Health News of Saturday, 16 August 2014

Source: GNA

AMA-NGO educate traders on spatial planning

The Accra Metropolitan Assembly (AMA) is working closely with Women in Informal Employment: Globalising and Organising (WIEGO) to educate informal traders on spatial town planning on market development.

The programme is aimed at promoting greater inclusion and improving resilience among communities of informal traders and slum dwellers in the city.

Mrs Patience Nyarko, AMA Town and Country Planning Officer, said at a Wednesday forum that the interactive education would help the assembly appreciate the plight of traders in the market places.

This would inform city authorities in their planning and allow traders to understand how the AMA carries out its development programmes, she added.

The local government Act, 1993 (Act 462) designates District assemblies as planning authorities and empowers assemblies to perform any planning functions assigned to them under any legislation in Ghana.

Mrs Nyarko the interaction enhances information sharing in local development to expand the informal sector and to address challenges of the shrinking formal sector due to structural adjustment policies and rapid urbanisation.

She said: “Come together and fight for change in the town and spatial planning process for an effective development to create a better place to the needs of society, the economy and the country at large, if not our children will suffer the consequences.”

Mrs Rose Awudza, representative of the Ghana Federation of the Urban Poor, said the appalling stench from the markets causes a lot of diseases and appealed to the AMA to provide the markets with rubbish trucks to improve the sanitation and health of traders.

She also called for deep gutters to be covered to avoid water overflows and putting people at high risk of slipping into them.

Madam Comfort Akyina, a trader, expressed worry that some food vendors and hawkers refuse to undergo medical tests to determine their eligibility to sell and urged the AMA to take swift action to get them registered.

Mrs Magdalene Kannae, a representative of the Institute of Local Government Studies, pointed out that the street hawkers have responsibilities and called on the AMA to engage them on their roles in development.

- Task list
1. Answer each question from the news item on spatial planning.
(a) Which organization is the Accra Metropolitan Assembly working with to educate informal traders?
(b) Which law designates District assemblies as planning authorities?
(c) What did Mrs Rose Awudza appeal to the AMA to provide to the markets?
2. Decide whether each statement agrees with the news item on spatial planning. Answer yes or no and quote the words that decide it.
(a) Mrs Patience Nyarko spoke at a Wednesday forum.
(b) Madam Comfort Akyina represents the Institute of Local Government Studies.
(c) Mrs Rose Awudza asked for deep gutters to be left open.
3. List every person named in the news item on spatial planning.

- Supplied information
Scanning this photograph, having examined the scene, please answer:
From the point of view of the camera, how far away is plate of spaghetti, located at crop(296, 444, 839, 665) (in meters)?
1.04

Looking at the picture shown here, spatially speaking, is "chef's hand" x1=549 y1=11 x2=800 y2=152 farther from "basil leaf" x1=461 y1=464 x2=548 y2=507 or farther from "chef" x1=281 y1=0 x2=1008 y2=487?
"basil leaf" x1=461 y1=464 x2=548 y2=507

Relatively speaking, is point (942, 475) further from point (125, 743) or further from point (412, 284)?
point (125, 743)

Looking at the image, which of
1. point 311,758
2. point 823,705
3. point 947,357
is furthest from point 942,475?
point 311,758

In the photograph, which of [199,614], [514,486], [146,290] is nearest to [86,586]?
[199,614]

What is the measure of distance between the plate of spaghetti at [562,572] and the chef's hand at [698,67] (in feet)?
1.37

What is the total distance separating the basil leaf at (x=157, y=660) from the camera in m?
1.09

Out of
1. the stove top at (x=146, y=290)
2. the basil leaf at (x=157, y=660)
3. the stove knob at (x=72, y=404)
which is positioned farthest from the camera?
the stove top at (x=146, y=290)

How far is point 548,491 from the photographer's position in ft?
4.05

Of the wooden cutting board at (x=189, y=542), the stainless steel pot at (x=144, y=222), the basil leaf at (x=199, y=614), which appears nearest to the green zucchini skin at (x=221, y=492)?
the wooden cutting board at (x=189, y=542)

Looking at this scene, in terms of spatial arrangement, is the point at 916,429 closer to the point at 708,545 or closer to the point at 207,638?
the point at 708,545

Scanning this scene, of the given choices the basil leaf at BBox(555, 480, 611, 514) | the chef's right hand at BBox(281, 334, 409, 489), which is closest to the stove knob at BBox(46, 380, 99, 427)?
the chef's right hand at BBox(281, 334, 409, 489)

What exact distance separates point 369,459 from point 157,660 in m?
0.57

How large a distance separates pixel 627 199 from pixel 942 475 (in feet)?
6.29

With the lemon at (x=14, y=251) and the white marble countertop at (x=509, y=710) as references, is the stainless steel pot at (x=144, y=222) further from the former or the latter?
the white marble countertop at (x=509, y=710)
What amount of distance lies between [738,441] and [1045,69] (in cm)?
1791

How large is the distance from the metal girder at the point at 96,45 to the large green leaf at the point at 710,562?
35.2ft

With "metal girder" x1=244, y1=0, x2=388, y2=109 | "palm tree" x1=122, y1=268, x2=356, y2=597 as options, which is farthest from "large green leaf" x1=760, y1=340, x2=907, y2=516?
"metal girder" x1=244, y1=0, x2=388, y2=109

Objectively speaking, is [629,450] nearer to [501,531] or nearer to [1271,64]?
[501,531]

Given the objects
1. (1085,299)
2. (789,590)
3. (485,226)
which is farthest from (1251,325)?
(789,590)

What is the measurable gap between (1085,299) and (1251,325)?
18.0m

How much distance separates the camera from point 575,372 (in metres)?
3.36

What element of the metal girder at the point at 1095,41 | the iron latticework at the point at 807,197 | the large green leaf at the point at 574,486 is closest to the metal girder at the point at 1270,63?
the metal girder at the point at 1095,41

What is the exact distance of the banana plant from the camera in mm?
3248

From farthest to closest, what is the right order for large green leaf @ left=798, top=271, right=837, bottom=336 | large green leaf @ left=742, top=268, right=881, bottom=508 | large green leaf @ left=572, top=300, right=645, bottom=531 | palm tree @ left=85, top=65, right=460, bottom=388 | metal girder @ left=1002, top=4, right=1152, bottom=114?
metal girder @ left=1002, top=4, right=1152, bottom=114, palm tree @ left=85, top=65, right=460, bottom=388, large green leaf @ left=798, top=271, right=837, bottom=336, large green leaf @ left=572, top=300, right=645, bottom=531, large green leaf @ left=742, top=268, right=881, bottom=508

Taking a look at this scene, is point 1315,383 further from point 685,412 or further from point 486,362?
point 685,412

---

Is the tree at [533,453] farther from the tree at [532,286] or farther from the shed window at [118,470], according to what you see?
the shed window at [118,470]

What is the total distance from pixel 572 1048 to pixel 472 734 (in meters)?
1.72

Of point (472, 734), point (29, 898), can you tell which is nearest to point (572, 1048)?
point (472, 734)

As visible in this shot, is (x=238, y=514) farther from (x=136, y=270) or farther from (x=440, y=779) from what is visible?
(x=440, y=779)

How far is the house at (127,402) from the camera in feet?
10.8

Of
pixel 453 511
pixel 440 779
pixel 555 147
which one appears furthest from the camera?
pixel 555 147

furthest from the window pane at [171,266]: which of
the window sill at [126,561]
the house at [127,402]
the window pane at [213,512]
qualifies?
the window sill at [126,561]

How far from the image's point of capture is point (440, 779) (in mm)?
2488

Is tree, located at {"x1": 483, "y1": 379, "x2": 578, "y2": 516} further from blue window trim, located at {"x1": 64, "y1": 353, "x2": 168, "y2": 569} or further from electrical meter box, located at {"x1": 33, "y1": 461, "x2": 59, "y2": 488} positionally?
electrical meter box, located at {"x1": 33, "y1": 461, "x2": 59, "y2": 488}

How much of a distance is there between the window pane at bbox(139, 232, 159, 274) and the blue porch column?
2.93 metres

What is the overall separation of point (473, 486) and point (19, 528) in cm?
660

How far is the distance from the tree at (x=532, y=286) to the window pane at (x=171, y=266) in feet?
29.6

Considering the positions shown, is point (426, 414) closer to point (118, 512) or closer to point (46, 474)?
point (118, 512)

--

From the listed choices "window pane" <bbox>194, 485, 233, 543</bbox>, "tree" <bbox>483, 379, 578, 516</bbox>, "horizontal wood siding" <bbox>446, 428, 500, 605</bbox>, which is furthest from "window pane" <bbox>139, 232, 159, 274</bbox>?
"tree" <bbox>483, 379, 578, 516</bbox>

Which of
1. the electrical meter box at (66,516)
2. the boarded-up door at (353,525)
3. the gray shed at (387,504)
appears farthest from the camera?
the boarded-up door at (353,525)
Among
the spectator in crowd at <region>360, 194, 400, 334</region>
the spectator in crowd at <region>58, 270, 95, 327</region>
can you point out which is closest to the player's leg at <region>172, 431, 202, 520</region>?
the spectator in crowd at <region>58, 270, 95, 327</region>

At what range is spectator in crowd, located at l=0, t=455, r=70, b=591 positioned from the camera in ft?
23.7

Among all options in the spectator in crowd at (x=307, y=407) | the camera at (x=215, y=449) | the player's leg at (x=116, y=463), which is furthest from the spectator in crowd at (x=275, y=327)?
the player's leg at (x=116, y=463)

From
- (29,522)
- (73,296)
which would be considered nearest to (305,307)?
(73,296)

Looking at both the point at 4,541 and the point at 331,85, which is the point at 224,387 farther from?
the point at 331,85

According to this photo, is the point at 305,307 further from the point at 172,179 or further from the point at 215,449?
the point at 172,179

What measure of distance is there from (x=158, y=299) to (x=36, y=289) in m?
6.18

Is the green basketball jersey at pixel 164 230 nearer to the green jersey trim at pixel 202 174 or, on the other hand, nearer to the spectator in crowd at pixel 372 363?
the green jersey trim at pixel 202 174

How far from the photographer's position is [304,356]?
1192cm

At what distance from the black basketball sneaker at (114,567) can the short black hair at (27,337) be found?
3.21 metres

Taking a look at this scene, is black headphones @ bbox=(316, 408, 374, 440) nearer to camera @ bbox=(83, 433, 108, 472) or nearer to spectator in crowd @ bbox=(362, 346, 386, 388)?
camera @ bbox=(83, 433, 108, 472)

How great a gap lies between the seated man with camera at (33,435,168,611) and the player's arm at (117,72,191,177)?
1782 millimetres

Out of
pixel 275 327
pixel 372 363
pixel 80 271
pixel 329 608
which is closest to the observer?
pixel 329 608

- Results by task
1.
(a) Women in Informal Employment: Globalising and Organising (WIEGO)
(b) The local government Act, 1993 (Act 462)
(c) Rubbish trucks, to improve the sanitation and health of traders

2.
(a) Yes: "said at a Wednesday forum"
(b) No: "Madam Comfort Akyina, a trader"
(c) No: "She also called for deep gutters to be covered"

3.
Mrs Patience Nyarko
Mrs Rose Awudza
Madam Comfort Akyina
Mrs Magdalene Kannae